A two-dose schedule for combined hepatitis A and B vaccination in children aged 6–15 years

Abstract

A combined hepatitis A and B vaccine, Twinrix, in a paediatric formulation for ages 1–15 years and in an adult formulation for those ages 16 years and older, became commercially available in Turkey as well as in many countries. It is administered according to a three-dose schedule (0, 1 and 6 months). A reduction in the number of doses would improve the compliance rate and reduce administration costs. Therefore, we planned a trial evaluation of the immunogenicity, safety and reactogenicity profile of a high-dose combined hepatitis A and B vaccine, administered in two doses, compared with the profile of a paediatric-dose combined vaccine, administered in three doses, in healthy children aged 6–15 years. One hundred children were randomly attributed to the two study groups. The first group (paediatric-dose vaccine group) received the licensed Twinrix Paediatric, at months 0, 1 and 6; the second group (high-dose vaccine group) received the high-dose vaccine, following a 0, 6 months schedule. The reactogenicity was assessed after each vaccine dose. The immunogenicity was evaluated by testing for anti-HBs and anti-HAV antibodies. Seroconversion rates and geometric mean titres (GMTs) were compared. Both formulations of the combined vaccine were well tolerated. The high-dose combined vaccine administered in two doses, elicits satisfactory immunogenicity profiles, similar to those elicited by the paediatric vaccine administered in three doses. On completion of the vaccination schedule in the two groups all children were protected against hepatitis B and immune for hepatitis A. Anti-HAV GMTs after completion of the vaccination schedule were 7163 ml U/ml in the paediatric-dose group, 8241 ml U/ml in the high-dose group; anti-HBs GMTs were 8679 and 4583 ml U/ml, respectively.
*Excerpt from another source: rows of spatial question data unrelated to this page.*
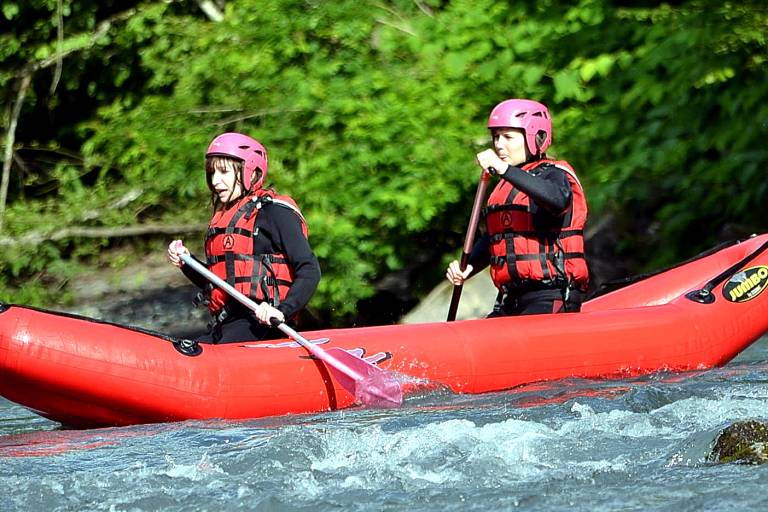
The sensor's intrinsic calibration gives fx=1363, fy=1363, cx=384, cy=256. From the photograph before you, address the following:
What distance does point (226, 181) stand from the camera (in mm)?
5840

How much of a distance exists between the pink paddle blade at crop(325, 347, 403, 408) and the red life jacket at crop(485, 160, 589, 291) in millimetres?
848

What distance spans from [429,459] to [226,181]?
1.87 meters

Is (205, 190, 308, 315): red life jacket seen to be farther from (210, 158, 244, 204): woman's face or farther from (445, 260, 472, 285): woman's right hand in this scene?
(445, 260, 472, 285): woman's right hand

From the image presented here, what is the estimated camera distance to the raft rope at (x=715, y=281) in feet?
20.5

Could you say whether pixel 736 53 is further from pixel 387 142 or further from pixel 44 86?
pixel 44 86

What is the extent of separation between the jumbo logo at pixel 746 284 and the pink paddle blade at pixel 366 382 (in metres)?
1.77

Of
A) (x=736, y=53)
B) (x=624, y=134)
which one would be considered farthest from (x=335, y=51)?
(x=736, y=53)

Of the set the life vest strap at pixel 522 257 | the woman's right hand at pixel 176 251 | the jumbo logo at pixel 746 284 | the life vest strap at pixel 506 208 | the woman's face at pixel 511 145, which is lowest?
the jumbo logo at pixel 746 284

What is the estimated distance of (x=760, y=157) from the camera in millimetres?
8055

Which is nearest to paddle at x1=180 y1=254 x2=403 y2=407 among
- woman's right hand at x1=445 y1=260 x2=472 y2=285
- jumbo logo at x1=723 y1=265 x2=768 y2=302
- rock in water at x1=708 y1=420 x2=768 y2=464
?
woman's right hand at x1=445 y1=260 x2=472 y2=285

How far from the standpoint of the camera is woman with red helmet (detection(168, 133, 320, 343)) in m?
5.68

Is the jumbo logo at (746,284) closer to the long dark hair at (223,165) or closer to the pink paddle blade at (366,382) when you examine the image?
the pink paddle blade at (366,382)

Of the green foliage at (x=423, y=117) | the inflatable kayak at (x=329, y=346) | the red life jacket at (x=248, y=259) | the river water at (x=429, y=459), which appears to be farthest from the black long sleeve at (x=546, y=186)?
the green foliage at (x=423, y=117)

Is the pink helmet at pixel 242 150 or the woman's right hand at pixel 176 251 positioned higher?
the pink helmet at pixel 242 150
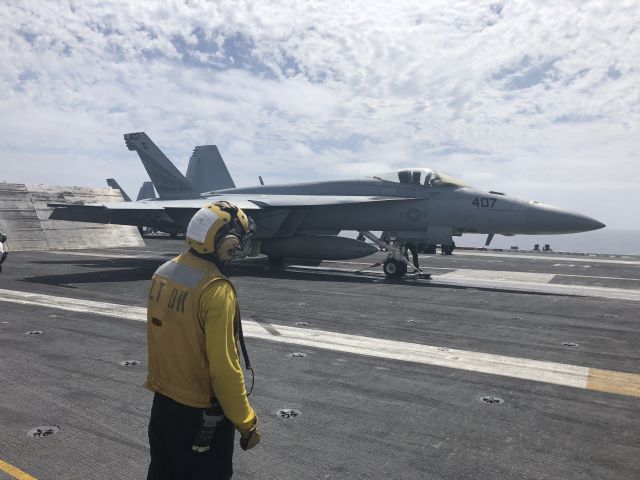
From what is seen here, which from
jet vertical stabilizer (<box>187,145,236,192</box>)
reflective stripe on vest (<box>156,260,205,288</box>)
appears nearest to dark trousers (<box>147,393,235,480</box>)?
reflective stripe on vest (<box>156,260,205,288</box>)

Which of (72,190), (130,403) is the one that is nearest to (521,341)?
(130,403)

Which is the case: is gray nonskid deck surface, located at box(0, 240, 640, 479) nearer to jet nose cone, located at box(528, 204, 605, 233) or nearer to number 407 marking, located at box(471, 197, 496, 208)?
jet nose cone, located at box(528, 204, 605, 233)

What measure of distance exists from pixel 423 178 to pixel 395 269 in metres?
3.50

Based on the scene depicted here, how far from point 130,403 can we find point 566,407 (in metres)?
5.16

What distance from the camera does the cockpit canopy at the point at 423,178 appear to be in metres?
17.3

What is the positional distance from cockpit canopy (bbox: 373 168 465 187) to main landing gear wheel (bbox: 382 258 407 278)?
120 inches

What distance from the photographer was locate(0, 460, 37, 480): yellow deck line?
3.97 metres

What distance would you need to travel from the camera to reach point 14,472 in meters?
4.05

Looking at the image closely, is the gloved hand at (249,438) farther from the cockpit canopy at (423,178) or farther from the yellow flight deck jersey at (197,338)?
the cockpit canopy at (423,178)

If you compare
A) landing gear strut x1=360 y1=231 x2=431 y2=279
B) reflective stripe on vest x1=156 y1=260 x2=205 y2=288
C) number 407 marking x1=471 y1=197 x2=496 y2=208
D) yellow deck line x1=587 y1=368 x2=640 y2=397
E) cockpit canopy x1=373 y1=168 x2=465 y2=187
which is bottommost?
yellow deck line x1=587 y1=368 x2=640 y2=397

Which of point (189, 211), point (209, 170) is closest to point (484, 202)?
point (189, 211)

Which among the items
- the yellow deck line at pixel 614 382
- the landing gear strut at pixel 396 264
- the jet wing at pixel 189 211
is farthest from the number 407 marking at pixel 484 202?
the yellow deck line at pixel 614 382

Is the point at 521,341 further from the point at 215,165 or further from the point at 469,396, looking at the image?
the point at 215,165

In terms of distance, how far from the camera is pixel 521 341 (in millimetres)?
8812
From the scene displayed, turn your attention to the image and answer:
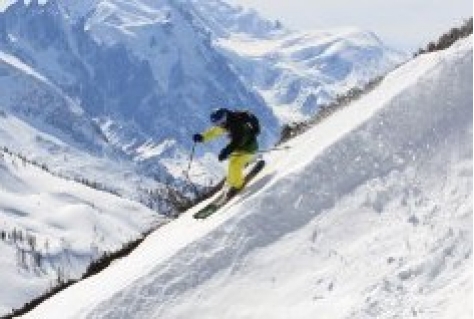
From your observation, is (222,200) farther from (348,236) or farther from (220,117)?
(348,236)

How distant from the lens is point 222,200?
73.9 feet

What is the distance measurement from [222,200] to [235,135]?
1.74 m

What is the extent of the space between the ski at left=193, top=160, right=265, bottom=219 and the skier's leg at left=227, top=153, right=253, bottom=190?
0.16 meters

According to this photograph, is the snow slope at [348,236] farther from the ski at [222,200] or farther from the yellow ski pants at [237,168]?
the yellow ski pants at [237,168]

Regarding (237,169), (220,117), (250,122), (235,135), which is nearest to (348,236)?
(237,169)

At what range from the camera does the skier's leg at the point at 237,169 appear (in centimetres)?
2277

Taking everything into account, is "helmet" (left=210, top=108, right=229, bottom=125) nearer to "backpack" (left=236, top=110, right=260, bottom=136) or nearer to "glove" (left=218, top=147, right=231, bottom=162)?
"backpack" (left=236, top=110, right=260, bottom=136)

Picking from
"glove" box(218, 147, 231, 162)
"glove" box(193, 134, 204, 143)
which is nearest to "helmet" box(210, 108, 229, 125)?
"glove" box(193, 134, 204, 143)

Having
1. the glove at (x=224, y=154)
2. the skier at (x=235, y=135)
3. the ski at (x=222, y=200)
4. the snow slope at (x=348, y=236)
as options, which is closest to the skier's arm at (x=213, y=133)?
the skier at (x=235, y=135)

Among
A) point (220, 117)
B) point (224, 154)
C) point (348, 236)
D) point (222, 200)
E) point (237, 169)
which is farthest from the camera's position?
point (220, 117)

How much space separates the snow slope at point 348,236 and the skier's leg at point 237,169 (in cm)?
135

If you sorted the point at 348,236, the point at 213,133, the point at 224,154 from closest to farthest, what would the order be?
the point at 348,236
the point at 224,154
the point at 213,133

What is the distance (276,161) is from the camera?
76.1 ft

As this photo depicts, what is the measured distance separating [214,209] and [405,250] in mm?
5764
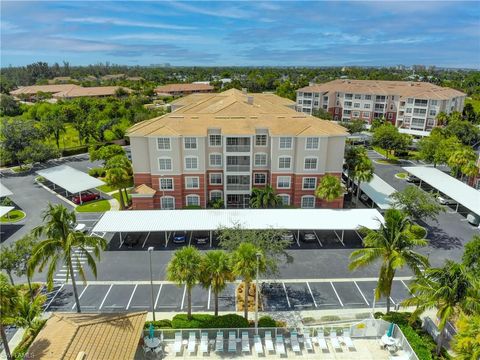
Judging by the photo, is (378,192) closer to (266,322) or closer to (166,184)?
(166,184)

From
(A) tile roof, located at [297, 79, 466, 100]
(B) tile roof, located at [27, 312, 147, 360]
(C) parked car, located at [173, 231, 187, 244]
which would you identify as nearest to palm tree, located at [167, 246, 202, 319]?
(B) tile roof, located at [27, 312, 147, 360]

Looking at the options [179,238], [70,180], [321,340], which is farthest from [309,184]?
[70,180]

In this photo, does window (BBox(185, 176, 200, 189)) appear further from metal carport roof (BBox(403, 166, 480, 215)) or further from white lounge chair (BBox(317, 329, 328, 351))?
metal carport roof (BBox(403, 166, 480, 215))

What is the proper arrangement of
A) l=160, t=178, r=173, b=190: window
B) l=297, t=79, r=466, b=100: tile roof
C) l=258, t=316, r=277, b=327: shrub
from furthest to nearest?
l=297, t=79, r=466, b=100: tile roof, l=160, t=178, r=173, b=190: window, l=258, t=316, r=277, b=327: shrub

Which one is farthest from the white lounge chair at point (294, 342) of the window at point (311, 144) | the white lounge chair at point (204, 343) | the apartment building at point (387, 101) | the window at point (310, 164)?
the apartment building at point (387, 101)

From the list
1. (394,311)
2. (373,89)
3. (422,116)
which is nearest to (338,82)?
(373,89)

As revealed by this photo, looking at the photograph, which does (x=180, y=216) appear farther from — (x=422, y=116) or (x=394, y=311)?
(x=422, y=116)
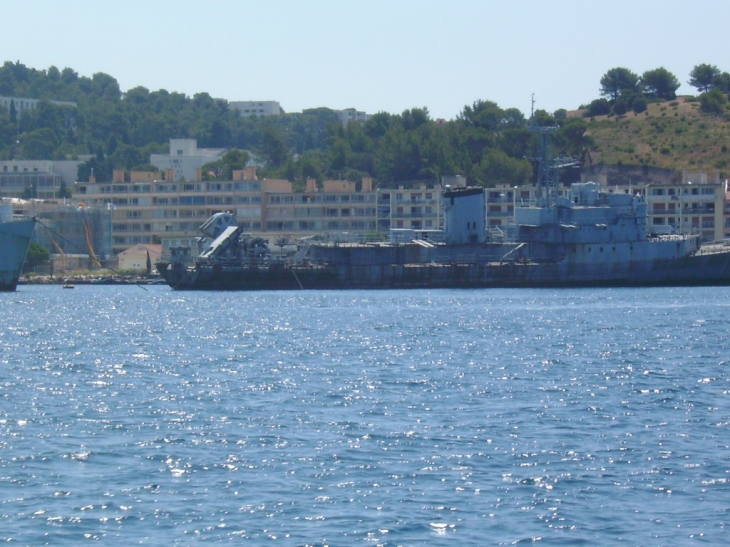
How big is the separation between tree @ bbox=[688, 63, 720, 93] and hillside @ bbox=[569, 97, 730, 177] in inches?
270

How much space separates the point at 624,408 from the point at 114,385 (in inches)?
592

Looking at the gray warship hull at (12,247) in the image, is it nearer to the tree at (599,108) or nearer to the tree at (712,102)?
the tree at (712,102)

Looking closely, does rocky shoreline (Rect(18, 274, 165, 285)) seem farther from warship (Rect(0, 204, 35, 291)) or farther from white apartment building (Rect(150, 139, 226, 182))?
white apartment building (Rect(150, 139, 226, 182))

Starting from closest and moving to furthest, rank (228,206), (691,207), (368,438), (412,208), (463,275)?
(368,438) → (463,275) → (691,207) → (412,208) → (228,206)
These results indicate that a two-dose schedule, compared with the standard three-dose schedule, offers fewer injections for satisfactory protection against the two infections. This means fewer clinic visits, lower administration costs, better compliance, and higher coverage rate. Therefore, this two-dose schedule can be considered an appropriate regimen for the immunization of children and adolescents against hepatitis A and B infection, in the context of school-based immunization programmes.